Rotational Motion - Does a Body Rotate Forever After Torque is Applied?

[vaishakh]

This is the doubt that troubled me when the chapter of rotational motion started. If torque is applied on a body for sometime and then the torque is stopped, then will the body continue to rotate for ever?

Yes - coz the rotational Kinetic energy Iw^2 must be conserved since no mommentum is transferred to the system.

No - coz there is no force for the centre of mass of the body to accelerate. I mean in the given condition it could be that rotational axis is not a centroidal one.

 

[arildno]

Remember that a rigid body can be regarded as rotating about ANY of its constituent points with the the same angular velocity as about any other point.
Thus, when the applied torque stops, and the rotation axis does not go through C.M (i.e, non-zero C.M-velocity), it just means that your body will have a non-zero C.M (constant) velocity in addition to its constant angular velocity.
Its kinetic energy will be: $$\frac{1}{2}(mv_{C.M}^{2}+I_{C.M}\omega^{2})$$

 

[vaishakh]

Then doesn't that oppose Newton's First law of motion as the body is accelerating and no force being applied on it?

 

[arildno]

Whenever did it's C.M ever accelerate after the torque stops?

 

[vaishakh]

I am talking about the radial acceleration. But now I pointed out the defect. Yes your points helped me a lot. The axis which could be external and fixed applies a normal force on the object which leads it to be in rotation. If such an axis does not exist then the object would decide to rotate on centre. Now another doubt -

What would happen if such a fixed axis on which the body is rotating is removed, alongwith stopping to apply torque?

 

[arildno]

Remember that the concept of "rotation axis" isn't a fundamental concept in rigid body mechanics; in contrast to angular velocity and C.M velocity (not to mention the concepts of angular&linear momentum).

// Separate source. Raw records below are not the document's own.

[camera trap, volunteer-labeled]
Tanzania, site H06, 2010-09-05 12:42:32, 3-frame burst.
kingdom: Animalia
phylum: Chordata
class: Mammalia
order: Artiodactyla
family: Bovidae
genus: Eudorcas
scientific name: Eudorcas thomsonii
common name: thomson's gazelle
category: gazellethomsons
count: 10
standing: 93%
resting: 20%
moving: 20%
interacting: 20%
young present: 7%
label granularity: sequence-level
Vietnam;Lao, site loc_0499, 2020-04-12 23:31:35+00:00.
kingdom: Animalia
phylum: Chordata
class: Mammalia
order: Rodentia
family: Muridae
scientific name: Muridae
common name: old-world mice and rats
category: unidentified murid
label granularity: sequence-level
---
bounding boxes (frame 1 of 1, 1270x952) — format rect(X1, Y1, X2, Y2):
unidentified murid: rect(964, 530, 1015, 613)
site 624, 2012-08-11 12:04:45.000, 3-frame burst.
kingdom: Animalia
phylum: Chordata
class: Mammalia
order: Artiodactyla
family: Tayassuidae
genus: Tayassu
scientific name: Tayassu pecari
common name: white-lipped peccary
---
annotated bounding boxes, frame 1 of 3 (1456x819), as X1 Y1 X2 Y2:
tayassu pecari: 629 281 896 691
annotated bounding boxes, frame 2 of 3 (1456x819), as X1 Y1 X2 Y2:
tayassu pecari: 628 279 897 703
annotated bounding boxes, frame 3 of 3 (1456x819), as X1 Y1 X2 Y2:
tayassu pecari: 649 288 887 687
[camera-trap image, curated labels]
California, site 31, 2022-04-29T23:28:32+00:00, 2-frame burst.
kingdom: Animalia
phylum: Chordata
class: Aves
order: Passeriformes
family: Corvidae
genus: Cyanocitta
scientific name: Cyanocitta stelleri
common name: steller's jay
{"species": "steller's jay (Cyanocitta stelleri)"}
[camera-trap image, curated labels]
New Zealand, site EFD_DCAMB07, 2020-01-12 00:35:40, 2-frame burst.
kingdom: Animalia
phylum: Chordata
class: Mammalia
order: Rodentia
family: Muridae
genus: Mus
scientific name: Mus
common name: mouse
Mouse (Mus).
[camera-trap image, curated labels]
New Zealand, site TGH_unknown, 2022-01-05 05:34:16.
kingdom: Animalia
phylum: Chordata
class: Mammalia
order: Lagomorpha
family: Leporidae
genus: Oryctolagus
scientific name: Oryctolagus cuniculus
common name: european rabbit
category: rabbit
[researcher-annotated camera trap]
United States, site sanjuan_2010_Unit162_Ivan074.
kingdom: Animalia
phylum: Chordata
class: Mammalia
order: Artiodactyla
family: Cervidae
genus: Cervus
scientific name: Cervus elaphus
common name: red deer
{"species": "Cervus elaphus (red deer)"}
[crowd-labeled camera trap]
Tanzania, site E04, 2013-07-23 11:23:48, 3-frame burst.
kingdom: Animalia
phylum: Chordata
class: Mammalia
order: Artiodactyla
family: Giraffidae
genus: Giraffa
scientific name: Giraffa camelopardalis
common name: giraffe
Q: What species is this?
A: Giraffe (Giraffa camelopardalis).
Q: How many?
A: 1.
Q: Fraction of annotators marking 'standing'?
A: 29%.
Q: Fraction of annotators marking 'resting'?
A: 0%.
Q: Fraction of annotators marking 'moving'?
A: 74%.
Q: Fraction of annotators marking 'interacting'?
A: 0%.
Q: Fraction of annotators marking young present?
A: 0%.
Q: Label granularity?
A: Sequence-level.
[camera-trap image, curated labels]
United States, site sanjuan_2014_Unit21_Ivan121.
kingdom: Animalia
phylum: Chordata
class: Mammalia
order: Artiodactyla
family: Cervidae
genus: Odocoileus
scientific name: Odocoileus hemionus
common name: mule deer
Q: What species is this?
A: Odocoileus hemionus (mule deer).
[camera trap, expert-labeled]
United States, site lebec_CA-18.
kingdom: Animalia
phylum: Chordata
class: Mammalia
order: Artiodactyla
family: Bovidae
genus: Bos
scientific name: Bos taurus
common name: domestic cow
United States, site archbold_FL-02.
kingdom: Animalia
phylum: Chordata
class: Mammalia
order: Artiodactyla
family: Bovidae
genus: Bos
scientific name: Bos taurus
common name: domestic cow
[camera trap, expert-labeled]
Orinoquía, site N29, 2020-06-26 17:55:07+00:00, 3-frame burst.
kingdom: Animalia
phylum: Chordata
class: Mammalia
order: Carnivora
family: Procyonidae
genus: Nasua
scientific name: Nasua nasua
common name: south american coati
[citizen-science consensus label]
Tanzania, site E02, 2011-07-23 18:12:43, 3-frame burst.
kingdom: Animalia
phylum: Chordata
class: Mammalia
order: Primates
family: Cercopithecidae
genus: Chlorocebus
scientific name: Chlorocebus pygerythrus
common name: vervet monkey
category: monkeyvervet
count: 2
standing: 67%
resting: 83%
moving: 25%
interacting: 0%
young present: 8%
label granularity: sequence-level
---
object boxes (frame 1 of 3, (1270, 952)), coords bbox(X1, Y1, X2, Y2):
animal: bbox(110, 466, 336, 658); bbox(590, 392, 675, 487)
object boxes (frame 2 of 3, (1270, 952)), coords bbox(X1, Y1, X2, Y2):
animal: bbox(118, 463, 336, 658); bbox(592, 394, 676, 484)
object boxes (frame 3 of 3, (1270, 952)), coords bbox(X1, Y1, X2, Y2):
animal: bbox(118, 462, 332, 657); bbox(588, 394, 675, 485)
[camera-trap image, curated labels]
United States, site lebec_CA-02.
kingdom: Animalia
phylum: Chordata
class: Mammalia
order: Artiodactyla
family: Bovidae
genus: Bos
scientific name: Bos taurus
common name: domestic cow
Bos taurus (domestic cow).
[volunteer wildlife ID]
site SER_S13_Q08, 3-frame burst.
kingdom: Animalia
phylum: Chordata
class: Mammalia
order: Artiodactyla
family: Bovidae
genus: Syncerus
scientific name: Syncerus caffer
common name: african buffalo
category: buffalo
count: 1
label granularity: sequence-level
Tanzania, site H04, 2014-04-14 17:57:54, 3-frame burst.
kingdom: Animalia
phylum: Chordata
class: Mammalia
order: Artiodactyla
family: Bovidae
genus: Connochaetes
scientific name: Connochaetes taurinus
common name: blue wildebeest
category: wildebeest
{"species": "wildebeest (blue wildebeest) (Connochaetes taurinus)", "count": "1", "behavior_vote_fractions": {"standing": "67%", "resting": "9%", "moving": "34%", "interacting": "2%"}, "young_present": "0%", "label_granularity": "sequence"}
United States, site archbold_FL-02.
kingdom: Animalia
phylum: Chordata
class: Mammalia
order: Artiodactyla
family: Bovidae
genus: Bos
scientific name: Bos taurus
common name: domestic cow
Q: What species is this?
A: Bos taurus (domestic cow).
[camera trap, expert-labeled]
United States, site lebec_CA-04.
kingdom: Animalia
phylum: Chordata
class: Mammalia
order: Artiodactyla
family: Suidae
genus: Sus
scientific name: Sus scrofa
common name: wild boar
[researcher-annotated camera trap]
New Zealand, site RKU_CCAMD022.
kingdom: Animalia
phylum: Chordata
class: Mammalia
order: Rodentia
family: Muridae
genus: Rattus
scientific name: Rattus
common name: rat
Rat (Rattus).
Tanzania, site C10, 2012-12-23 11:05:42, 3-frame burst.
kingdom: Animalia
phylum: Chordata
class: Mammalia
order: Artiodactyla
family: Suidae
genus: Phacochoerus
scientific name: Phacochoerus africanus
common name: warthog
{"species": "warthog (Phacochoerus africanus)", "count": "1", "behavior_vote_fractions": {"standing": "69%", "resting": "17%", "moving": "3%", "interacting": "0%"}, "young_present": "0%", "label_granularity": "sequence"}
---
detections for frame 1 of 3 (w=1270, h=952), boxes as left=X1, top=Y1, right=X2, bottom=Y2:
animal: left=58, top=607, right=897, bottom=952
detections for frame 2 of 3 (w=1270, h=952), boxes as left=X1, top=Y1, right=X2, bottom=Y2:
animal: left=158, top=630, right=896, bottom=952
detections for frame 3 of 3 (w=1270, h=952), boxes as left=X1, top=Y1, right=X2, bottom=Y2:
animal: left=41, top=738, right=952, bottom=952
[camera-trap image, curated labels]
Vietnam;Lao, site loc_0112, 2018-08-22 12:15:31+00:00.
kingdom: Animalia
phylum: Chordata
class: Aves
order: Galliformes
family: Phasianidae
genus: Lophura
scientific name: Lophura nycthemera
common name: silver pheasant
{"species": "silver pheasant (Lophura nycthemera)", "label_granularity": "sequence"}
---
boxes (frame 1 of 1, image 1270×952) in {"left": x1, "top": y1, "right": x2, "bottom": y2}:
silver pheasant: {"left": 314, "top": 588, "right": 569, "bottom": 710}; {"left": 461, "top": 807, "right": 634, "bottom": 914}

Don't bother about it overmuch.

Just a correction to my former post:
If no external forces acts upon a body, then its angular momentum with respect to its C.M remains constant, and we should perhaps better write the rotational part of the body's kinetic energy as $\frac{1}{2}{\vec{S}}\cdot\vec{\omega}$ where $\vec{S}$ denotes the angular momentum
Thus, since the C.M. velocity is constant as well, it follows that conservation of energy yields $\vec{S}\cdot\frac{d\vec{\omega}}{dt}=0$,
i.e, the angular velocity itself is allowed to change by an addition of a vectorial component orthogonal to the angular momentum.